Dublin had a miserable league campaign in 2012, eventually dropping out of 1A, a setback which appeared to leave them listless for the rest of the year.
It was all so different in 2013 where they flourished in 1B, establishing a winning habit which steered them back to 1A and into a positive mindset for the championship. By early July, they were Leinster champions for the first time since 1961.
The lesson from 2013 and, to a lesser extent 2012, is that the established order no longer applies. Galway’s demolition of Kilkenny in the 2012 Leinster final and their close call in the All-Ireland final rematch (draw) hinted at a changing pattern which continued in 2013.
Kilkenny resumed normal service in the 2012 final replay but, for the first time since 2005, they had lost to a county other than Tipperary in the championship.
It’s impossible to quantify how valuable that development was to Dublin when they lined up against Kilkenny in the 2013 Leinster semi-final but, at the very least, it provided some cause for optimism.
Certainly, Dublin weren’t short of self-esteem when they took on Kilkenny last June. A year earlier, the Cats had blown them away but it was all so different next time.
Confidence can spread from county to county, which is another positive by-product from 2013.
Dublin, Limerick and Clare all experienced a new sense of enterprise last season and while the latter took a major hit when losing to Cork in theMunster semi-final, their capacity to adapt resulted in a quick rehabilitation, which ultimately ended in triumph.
Cork had to rebound too after losing heavily to Limerick in the Munster final, a challenge they embraced most successfully. In the end, they were unlucky that it didn’t produce an All-Ireland win.
Still, it was Clare’s success story which defined 2013. Not only did it show that just about anything is possible if a squad goes about its business in the right way, it also gave counties outside the ‘Big 3’ (Kilkenny, Cork, Tipperary) a sense that the old order is facing serious challenges.
Prior to 2013, the ‘Big 3’ had won the previous 14 All-Ireland titles between them, a dominance which never previously applied in championship history. It was important to break that monopoly and while there’s a reasonable chance that one of the ‘Big 3’ will return to the summit next year, the rest certainly won’t have an inferiority complex when they meet them.
The energy and fearlessness which Clare brought to the All-Ireland re-launch did more for hurling than a whole series of national development programmes.
It inspired players everywhere, boosting self-confidence and raising hopes for the future. For instance, who knows what impact Clare’s success had on Carlow champions Mount Leinster Rangers, who later made their own history by the winning the Leinster senior club title for the first time.
One of the more interesting aspects of 2014 will be whether it shows that last season was a one-off rebel who refused to be tamed or the start of a new era where the title spread is much wider than over previous years.

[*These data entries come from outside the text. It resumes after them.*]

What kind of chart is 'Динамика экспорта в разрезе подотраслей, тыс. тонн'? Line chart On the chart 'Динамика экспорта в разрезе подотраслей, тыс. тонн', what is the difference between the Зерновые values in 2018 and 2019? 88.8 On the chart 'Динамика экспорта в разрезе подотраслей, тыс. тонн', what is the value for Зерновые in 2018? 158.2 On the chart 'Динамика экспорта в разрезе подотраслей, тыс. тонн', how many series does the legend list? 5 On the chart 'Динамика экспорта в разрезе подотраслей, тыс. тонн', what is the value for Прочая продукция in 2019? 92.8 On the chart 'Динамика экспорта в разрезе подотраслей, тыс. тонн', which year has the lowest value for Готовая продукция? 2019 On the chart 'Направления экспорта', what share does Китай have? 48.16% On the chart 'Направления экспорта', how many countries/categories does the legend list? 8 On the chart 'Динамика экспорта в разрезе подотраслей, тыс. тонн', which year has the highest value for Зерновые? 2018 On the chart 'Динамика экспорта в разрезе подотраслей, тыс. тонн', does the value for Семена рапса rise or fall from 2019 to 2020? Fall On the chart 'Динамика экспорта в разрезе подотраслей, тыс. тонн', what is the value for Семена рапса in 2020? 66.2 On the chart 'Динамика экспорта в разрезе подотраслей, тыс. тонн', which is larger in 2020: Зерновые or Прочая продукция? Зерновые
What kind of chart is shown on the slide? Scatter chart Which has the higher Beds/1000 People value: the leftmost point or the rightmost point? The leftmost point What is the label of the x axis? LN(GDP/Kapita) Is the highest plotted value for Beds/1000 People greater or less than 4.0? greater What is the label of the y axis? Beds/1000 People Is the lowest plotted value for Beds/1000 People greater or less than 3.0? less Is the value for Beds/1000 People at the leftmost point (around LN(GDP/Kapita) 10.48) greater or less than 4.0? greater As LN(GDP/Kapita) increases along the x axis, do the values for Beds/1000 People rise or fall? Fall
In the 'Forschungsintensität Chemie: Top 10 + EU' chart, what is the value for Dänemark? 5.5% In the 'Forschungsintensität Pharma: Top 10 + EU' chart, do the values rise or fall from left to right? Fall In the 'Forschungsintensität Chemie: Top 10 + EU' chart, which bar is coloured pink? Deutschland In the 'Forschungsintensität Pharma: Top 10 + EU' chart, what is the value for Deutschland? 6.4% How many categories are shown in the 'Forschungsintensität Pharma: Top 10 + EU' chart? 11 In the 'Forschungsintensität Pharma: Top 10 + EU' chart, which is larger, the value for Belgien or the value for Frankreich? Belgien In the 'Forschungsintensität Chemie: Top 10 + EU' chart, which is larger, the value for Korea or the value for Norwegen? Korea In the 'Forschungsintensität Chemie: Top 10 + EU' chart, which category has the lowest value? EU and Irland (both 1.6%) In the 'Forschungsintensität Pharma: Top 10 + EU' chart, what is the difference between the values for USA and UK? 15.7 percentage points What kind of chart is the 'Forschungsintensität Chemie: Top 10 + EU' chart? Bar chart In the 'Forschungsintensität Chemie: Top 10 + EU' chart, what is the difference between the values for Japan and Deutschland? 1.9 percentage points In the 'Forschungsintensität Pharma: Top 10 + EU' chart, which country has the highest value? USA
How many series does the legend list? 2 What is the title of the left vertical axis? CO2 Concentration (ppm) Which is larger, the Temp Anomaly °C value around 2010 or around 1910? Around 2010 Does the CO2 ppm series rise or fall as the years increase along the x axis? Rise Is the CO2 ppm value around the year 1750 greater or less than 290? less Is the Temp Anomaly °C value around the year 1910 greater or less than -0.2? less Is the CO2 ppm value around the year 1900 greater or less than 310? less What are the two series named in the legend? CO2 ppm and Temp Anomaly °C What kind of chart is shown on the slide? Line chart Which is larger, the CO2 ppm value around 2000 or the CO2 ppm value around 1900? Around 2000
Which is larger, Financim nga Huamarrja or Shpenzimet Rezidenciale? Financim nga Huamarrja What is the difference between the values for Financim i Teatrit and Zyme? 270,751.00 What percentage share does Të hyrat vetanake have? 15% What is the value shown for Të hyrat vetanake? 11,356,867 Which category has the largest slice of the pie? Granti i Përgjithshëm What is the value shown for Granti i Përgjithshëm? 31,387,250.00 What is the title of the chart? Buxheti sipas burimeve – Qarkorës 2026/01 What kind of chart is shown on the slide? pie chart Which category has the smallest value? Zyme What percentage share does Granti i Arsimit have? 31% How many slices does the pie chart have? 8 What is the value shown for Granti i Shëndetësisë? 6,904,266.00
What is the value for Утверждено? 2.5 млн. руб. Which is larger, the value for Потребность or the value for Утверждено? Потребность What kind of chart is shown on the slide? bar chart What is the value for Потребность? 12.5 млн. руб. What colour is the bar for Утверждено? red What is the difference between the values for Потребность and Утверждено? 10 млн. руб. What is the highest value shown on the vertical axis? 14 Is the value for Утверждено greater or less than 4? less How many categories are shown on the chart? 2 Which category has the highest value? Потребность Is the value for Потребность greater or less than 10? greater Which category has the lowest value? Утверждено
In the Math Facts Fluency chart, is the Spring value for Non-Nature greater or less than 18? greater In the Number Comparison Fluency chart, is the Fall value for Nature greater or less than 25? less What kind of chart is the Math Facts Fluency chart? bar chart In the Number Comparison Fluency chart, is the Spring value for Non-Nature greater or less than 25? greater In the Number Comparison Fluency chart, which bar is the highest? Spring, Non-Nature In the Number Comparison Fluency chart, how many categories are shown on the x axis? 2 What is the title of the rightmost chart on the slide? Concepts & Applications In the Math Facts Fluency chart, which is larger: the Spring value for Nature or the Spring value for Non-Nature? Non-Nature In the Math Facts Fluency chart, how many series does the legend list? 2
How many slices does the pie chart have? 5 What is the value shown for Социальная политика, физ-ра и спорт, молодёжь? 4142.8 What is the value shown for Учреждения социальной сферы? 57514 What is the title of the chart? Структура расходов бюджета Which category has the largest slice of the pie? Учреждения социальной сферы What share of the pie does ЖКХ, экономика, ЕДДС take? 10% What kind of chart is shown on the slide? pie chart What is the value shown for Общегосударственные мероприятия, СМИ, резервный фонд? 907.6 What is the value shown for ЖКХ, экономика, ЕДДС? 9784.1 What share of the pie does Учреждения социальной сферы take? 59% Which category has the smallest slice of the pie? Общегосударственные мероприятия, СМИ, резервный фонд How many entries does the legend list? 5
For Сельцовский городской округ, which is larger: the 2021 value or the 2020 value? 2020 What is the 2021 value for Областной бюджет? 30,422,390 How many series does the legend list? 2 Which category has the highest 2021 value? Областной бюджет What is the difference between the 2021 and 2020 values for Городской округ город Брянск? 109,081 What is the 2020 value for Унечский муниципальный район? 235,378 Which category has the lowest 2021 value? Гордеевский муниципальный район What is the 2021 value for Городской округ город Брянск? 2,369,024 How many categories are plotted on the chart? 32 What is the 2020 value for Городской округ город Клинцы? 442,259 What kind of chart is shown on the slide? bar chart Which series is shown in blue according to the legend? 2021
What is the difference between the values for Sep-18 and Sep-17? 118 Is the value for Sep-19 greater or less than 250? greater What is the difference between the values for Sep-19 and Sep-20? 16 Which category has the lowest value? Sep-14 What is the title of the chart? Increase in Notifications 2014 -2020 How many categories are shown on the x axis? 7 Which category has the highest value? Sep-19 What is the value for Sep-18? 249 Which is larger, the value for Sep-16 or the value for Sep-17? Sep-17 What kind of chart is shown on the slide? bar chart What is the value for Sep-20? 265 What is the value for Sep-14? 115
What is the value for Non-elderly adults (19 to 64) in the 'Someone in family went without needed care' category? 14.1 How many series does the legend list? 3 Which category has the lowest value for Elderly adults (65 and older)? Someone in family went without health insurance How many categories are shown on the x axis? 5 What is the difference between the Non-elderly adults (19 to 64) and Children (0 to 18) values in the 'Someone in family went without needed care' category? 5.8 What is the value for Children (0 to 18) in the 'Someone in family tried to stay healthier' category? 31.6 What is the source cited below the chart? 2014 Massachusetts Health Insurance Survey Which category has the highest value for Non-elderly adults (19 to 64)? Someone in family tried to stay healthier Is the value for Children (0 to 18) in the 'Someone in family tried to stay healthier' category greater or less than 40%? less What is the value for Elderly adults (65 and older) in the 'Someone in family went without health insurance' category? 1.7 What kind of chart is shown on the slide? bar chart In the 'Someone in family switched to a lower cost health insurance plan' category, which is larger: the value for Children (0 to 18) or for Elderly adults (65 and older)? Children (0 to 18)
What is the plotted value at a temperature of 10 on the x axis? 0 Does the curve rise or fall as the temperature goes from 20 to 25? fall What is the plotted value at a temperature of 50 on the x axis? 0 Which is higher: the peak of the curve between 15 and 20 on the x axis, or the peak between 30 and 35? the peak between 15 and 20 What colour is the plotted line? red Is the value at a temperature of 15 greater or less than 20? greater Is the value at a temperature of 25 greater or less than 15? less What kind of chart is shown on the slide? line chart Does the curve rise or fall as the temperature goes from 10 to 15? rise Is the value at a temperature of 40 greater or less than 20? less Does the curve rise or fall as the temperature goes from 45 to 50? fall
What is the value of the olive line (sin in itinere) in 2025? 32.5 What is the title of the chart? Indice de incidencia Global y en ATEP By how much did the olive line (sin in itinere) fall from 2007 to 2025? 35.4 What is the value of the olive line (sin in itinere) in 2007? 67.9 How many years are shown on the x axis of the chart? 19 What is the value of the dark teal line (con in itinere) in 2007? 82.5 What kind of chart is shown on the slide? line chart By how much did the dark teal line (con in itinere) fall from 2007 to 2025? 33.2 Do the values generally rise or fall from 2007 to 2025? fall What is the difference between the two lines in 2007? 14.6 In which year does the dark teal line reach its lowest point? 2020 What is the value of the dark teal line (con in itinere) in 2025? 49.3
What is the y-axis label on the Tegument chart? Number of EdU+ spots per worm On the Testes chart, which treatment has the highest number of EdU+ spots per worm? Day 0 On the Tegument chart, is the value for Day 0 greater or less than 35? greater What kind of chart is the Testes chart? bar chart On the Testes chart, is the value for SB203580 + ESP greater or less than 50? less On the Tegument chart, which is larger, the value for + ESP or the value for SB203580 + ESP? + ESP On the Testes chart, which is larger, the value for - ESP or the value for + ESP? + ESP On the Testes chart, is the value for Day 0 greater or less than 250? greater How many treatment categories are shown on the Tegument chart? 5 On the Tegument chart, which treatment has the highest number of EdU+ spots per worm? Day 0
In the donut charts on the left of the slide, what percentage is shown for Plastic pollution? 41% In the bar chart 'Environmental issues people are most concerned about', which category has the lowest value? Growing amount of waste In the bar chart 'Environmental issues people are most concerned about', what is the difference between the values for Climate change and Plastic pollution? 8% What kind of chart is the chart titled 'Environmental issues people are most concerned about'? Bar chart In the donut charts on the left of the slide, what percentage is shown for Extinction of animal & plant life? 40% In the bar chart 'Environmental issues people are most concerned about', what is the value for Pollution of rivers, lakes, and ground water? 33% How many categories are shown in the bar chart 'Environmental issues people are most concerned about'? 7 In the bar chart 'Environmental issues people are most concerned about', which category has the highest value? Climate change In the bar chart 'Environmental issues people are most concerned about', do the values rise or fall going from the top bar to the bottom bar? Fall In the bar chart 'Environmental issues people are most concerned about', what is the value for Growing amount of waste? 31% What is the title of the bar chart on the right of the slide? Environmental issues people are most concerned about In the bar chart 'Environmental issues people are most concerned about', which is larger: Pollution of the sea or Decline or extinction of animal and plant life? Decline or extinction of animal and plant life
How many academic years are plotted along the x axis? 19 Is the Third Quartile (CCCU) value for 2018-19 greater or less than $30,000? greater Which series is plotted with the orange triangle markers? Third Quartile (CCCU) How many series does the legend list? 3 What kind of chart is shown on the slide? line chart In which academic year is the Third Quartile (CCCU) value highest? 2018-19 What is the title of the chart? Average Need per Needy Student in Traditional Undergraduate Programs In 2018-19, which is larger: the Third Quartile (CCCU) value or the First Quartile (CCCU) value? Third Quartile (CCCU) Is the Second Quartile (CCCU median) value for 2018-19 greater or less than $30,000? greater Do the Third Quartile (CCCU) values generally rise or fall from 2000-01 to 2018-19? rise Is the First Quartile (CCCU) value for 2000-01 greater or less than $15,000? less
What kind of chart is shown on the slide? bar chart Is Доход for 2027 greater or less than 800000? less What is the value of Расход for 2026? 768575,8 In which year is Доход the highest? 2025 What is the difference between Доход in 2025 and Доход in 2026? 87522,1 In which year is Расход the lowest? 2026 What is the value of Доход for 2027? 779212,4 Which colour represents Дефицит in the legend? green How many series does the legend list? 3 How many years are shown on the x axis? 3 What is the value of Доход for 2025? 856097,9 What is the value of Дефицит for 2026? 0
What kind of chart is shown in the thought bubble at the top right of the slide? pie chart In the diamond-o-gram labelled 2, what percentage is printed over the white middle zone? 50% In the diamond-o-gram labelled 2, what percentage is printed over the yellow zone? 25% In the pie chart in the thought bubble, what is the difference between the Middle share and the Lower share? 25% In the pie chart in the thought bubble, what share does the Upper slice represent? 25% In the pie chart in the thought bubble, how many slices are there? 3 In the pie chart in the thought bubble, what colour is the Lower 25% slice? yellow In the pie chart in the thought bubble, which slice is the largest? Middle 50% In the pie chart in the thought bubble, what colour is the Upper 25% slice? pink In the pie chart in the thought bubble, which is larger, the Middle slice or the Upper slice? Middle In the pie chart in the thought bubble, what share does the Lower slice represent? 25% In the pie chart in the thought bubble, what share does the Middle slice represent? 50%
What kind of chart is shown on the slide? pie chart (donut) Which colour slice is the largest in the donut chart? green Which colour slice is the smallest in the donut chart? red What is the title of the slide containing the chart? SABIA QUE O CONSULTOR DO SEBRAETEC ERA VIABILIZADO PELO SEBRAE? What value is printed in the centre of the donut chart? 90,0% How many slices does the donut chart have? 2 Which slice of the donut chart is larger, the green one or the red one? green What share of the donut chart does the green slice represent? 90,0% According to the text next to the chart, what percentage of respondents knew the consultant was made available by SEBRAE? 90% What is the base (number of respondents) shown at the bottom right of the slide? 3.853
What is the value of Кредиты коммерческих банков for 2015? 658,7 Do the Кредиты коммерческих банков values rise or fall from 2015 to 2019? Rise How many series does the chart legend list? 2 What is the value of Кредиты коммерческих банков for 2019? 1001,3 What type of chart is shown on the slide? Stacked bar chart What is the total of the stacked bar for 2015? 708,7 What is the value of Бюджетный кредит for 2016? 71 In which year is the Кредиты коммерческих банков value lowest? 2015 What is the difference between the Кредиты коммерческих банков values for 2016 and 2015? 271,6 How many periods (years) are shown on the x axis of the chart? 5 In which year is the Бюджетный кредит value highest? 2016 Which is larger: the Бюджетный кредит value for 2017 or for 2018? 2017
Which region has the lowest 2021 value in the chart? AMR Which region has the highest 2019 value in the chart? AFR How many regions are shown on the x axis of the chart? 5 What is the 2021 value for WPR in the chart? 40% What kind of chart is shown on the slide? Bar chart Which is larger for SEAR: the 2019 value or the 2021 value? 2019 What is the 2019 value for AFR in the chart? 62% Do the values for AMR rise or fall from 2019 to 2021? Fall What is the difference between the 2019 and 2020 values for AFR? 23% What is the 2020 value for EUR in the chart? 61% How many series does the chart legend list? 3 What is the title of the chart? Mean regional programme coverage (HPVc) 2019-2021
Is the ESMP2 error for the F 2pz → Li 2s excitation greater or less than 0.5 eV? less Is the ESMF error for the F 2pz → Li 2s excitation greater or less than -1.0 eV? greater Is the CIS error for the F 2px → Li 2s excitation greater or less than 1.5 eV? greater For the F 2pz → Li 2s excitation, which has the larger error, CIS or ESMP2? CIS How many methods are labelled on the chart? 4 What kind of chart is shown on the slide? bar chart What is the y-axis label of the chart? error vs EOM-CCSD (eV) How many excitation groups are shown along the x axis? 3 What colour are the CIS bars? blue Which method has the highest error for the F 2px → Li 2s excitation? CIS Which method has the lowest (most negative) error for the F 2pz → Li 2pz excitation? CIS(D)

The bookmakers, whose judgments are always based on cold, financial considerations, are finding it difficult to decide. They still rank Kilkenny and Tipperary as the top choices, which is understandable given the pair’s history, but with seven counties 10/1 or lower, there’s a nervousness around the markets which hasn’t applied for a long time.
It makes it all the more appealing as a re-energised hurling community wonder what delights 2014 has in store. If it comes close to matching 2013, it will be some season.